Convalescent plasma disappoints in Chinese trial
Infusions of antibody-rich blood plasma from people who have recovered
from the coronavirus, so-called convalescent plasma, failed to make a
difference in a study of hospitalized patients in China, researchers
reported on Wednesday in the Journal of the American Medical
Association. In a randomized trial involving 103 COVID-19 patients,
convalescent plasma made no difference in the time it took to show signs
of improvement or in rates of death at 28 days versus a placebo. There
were some potentially encouraging results among patients who were
"severely ill" but not sick enough to be in the intensive care unit.
They recovered roughly five days faster if they got the plasma
treatment, and more of them improved within 28 days of starting
treatment. The study was somewhat hampered as researchers were not able
to enroll as many patients as they had hoped because the epidemic
started to come under control in their region, and it was stopped early.
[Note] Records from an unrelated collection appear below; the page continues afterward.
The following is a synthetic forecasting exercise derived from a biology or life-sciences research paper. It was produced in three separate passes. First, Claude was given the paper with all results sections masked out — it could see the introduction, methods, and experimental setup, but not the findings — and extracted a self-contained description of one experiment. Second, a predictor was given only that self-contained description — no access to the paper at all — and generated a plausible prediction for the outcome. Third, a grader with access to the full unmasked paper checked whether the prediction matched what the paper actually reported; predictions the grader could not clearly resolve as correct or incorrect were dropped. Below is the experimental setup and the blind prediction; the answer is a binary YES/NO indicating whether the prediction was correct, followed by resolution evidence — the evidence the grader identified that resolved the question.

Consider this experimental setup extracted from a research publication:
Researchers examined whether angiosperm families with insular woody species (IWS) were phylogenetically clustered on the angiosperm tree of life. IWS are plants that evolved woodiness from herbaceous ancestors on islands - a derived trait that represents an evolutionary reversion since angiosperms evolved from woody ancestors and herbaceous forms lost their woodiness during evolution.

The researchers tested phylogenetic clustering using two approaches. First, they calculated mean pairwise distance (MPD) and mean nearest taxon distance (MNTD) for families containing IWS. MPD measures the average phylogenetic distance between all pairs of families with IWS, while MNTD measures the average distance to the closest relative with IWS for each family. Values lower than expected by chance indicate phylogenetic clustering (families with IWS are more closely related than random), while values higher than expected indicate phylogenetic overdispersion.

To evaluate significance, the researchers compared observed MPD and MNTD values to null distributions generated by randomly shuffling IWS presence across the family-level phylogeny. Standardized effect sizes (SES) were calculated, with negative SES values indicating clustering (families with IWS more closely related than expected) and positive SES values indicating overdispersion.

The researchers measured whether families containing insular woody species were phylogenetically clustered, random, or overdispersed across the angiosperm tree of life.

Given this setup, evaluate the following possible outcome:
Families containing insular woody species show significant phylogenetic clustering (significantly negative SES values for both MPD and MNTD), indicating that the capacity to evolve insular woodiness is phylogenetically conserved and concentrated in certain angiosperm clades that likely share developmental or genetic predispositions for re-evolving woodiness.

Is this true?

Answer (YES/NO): NO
Had they been able to enroll as many patients as originally planned, the
results might have been different.
Hydroxychloroquine fails to protect against infection in key trial
The malaria drug promoted by U.S. President Donald Trump as a treatment
for COVID-19 failed to prevent infection in people exposed to the
coronavirus, according to data from a large trial released on Wednesday
by University of Minnesota researchers. Overall, 821 people who had
recently been exposed to the virus or lived in a high-risk household
received either hydroxychloroquine or placebo. There was no significant
difference in the rate at which participants developed COVID-19. "Our
data is pretty clear that for post exposure, this does not really work,"
lead researcher Dr. David Boulware told Reuters.
More than 20% of the patients in the trial also took zinc, which had no
significant effect. Several trials of hydroxychloroquine have been
stopped over concerns about its safety for treating COVID-19 patients,
but the new trial found no serious side effects or heart problems with
hydroxychloroquine. "I think both sides - one side who is saying 'This
is a dangerous drug' and the other side that says 'this works' - neither
is correct," said Boulware.
Timing, location of sample may impact coronavirus test results
How well nasal swab tests can identify coronavirus infection depends on
how soon they are done after symptoms begin, infectious disease experts
advised in a paper titled, "Five Things to Know About Coronavirus
Diagnosis Tests" published on Wednesday in the CMAJ medical journal.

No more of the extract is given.